Look through the entries below for the line that contains "El Volkswagen Transporter", then set down that line and each one after it exactly, through the last.
»»
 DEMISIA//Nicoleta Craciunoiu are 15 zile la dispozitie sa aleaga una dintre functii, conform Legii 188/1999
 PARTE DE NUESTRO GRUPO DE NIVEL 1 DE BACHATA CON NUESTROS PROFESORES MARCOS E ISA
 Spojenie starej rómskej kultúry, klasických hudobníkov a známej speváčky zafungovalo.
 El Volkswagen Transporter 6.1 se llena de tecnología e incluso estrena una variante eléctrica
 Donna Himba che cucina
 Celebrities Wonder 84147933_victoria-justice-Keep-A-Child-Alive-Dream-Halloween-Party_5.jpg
««
Answer for this exercise:
 El Volkswagen Transporter 6.1 se llena de tecnología e incluso estrena una variante eléctrica
 Donna Himba che cucina
 Celebrities Wonder 84147933_victoria-justice-Keep-A-Child-Alive-Dream-Halloween-Party_5.jpg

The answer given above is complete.